Welcome to the Sixth Summer School on Statistical Methods for Linguistics and Psychology, 12-16 September 2022
Application, dates, location
- Dates: 12-16 September 2022.
- Times: 9AM-5PM daily.
- Location: The summer school will be held at the Griebnitzsee campus in Potsdam.
- Application period: 17 Sept 2021 to 1 April 2022. Applications are closed. Decisions will be announced around 15 April 2022.
Brief history of the summer school, and motivation
The summer school was started by Shravan Vasishth in 2017, as part of a methods project
funded within the SFB 1287
. The summer school aims to fill a gap in statistics education, specifically within the fields of linguistics and psychology. One goal of the summer school is to provide comprehensive training in the theory and application of statistics, with a special focus on the linear mixed model. Another major goal is to make Bayesian data analysis a standard part of the toolkit for the linguistics and psychology researcher. Over time, the summer school has evolved to have at least four parallel streams: beginning and advanced courses in frequentist and Bayesian statistics. These may be expanded to more parallel sessions in future editions. We typically admit a total of 120 participants (in 2019, we had some 450 applications). In addition to the all-day courses, we regularly invite speakers to give lectures on important current issues relating to statistics. Previous editions of the summer school:
Code of conduct
All participants will be expected to follow the (code of conduct
, taken from StanCon 2018
. In case a participant has any concerns, please contact any of the following instructors: Audrey Bürki, Anna Laurinavichyute, Shravan Vasishth, Bruno Nicenboim, or Reinhold Kliegl.
Invited keynote speakers
- Prof. Dr. Lena Jäger, Zürich, Switzerland. (Tuesday, 13 Sept 2022, 5-6PM). Title and abstract coming soon.
- Prof. Dr. Riccardo Fusaroli. (Thursday, 15 Sept 2022, 5-6PM).
Title: Standing on the shoulders of normal-sized people. Promise and challenges of cumulative statistical approaches
We often hear that Newton stood on the shoulders of giants and that science is a cumulative enterprise where new research builds on previous results. This conception of science relates to a commonly cited benefit of Bayesian approaches: their ability to integrate diverse sources of information, e.g. results of previous studies as informed priors. However, this practice is rarely seen in the literature. One possible explanation could be that we remain skeptic of scientific findings in our own field; that is, we know that we stand on the shoulders of normal-sized, fallible people (just as we ourselves are), rather than on the shoulders of giants. This raises the question of how we best integrate fallible findings from previous analyses in our studies.
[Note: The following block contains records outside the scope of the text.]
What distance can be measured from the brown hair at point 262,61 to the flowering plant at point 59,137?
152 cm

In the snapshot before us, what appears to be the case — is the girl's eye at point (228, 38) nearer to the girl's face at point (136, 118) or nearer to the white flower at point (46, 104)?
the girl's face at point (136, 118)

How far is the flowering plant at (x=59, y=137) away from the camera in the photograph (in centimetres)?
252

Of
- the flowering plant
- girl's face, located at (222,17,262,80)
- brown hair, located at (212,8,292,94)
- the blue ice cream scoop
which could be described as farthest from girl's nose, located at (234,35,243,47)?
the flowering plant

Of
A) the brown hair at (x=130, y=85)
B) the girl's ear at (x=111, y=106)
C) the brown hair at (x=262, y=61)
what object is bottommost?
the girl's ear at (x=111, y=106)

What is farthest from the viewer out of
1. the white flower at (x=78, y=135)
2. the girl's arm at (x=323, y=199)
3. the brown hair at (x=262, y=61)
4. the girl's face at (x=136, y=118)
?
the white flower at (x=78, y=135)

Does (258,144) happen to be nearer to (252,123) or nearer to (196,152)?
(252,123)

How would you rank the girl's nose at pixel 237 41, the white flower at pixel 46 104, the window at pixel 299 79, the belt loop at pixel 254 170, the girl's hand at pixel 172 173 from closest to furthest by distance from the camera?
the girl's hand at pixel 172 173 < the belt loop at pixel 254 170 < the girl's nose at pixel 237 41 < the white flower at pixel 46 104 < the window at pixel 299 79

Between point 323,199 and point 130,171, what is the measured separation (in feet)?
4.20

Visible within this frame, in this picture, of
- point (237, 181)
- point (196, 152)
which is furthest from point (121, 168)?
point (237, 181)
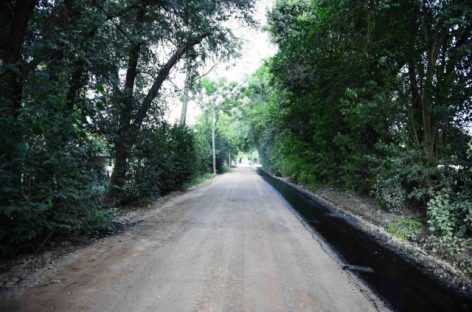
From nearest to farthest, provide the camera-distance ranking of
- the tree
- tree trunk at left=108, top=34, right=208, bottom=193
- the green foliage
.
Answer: the tree < tree trunk at left=108, top=34, right=208, bottom=193 < the green foliage

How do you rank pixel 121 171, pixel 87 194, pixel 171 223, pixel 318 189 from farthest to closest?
pixel 318 189 < pixel 121 171 < pixel 171 223 < pixel 87 194

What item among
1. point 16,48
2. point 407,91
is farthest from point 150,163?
point 407,91

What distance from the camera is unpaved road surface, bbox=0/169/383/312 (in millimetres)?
3877

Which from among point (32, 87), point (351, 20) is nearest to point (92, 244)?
point (32, 87)

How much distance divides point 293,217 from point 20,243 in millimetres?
6781

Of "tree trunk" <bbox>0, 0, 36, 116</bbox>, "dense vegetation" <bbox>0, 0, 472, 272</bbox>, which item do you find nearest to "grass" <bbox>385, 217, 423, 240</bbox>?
"dense vegetation" <bbox>0, 0, 472, 272</bbox>

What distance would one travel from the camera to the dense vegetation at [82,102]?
4.90 meters

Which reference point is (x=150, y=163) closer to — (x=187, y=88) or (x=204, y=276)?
(x=187, y=88)

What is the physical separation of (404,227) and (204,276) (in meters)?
5.44

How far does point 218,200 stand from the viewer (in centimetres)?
1316

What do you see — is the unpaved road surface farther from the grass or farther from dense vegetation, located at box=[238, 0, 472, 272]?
dense vegetation, located at box=[238, 0, 472, 272]

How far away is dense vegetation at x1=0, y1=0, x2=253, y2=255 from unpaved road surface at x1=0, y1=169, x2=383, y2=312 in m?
1.09

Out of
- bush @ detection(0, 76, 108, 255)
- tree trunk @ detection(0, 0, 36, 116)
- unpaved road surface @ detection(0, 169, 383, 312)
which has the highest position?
tree trunk @ detection(0, 0, 36, 116)

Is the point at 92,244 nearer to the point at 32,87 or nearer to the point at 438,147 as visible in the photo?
the point at 32,87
In this talk I will tackle this issue using a combination of simplified simulations, and the concerns arisen in concrete studies using informed priors.
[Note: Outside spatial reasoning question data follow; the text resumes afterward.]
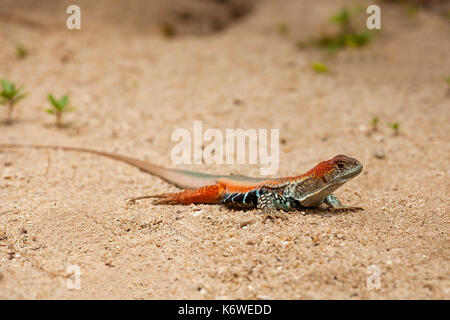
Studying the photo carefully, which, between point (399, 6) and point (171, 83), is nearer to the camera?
point (171, 83)

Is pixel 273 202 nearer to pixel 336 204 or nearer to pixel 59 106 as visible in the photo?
pixel 336 204

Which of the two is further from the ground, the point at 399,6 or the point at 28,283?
the point at 399,6

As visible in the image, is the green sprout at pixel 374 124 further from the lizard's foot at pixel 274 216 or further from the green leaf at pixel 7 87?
the green leaf at pixel 7 87

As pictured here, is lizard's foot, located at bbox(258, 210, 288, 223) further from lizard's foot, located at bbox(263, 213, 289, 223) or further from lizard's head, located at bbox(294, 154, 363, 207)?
lizard's head, located at bbox(294, 154, 363, 207)

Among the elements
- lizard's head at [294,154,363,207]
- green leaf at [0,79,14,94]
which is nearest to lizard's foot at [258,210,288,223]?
lizard's head at [294,154,363,207]

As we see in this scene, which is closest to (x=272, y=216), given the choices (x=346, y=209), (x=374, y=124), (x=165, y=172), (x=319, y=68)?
(x=346, y=209)

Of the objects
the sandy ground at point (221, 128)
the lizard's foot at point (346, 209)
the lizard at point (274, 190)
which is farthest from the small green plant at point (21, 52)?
the lizard's foot at point (346, 209)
First I will cover simulation-based studies of posterior passing: what happens when we use previous posterior estimates as priors, in a sterilized in silico environment? I will then let the complexity of real research slowly creep in: from linear chains of one study following the other, to interrupted chains due to publication bias, to meandering forking paths where studies know and include only some of the literature. These simulations show that posterior passing is slowed down by complexity, but still provides the best solution for this cumulative enterprise.
With the simulations at hand, I will turn to real application scenarios, where previous literature and expert opinions are used to build informed priors. Novel concerns arise: hierarchical structures of expectations, heterogeneity of studies, undue levels of confidence, etc.
Based on these results, I will advocate for a critical use of informed priors, involving comparisons between informed priors and alternative (e.g. skeptical) priors, and explicit testing of inferential robustness.
Curriculum and schedule
: All participants are invited to an evening of
snacks and general hanging out together on Monday and Wednesday 5PM onwards (CEST) .
We offer foundational/introductory and advanced courses in Bayesian and frequentist statistics. When applying, participants are expected to choose only one stream.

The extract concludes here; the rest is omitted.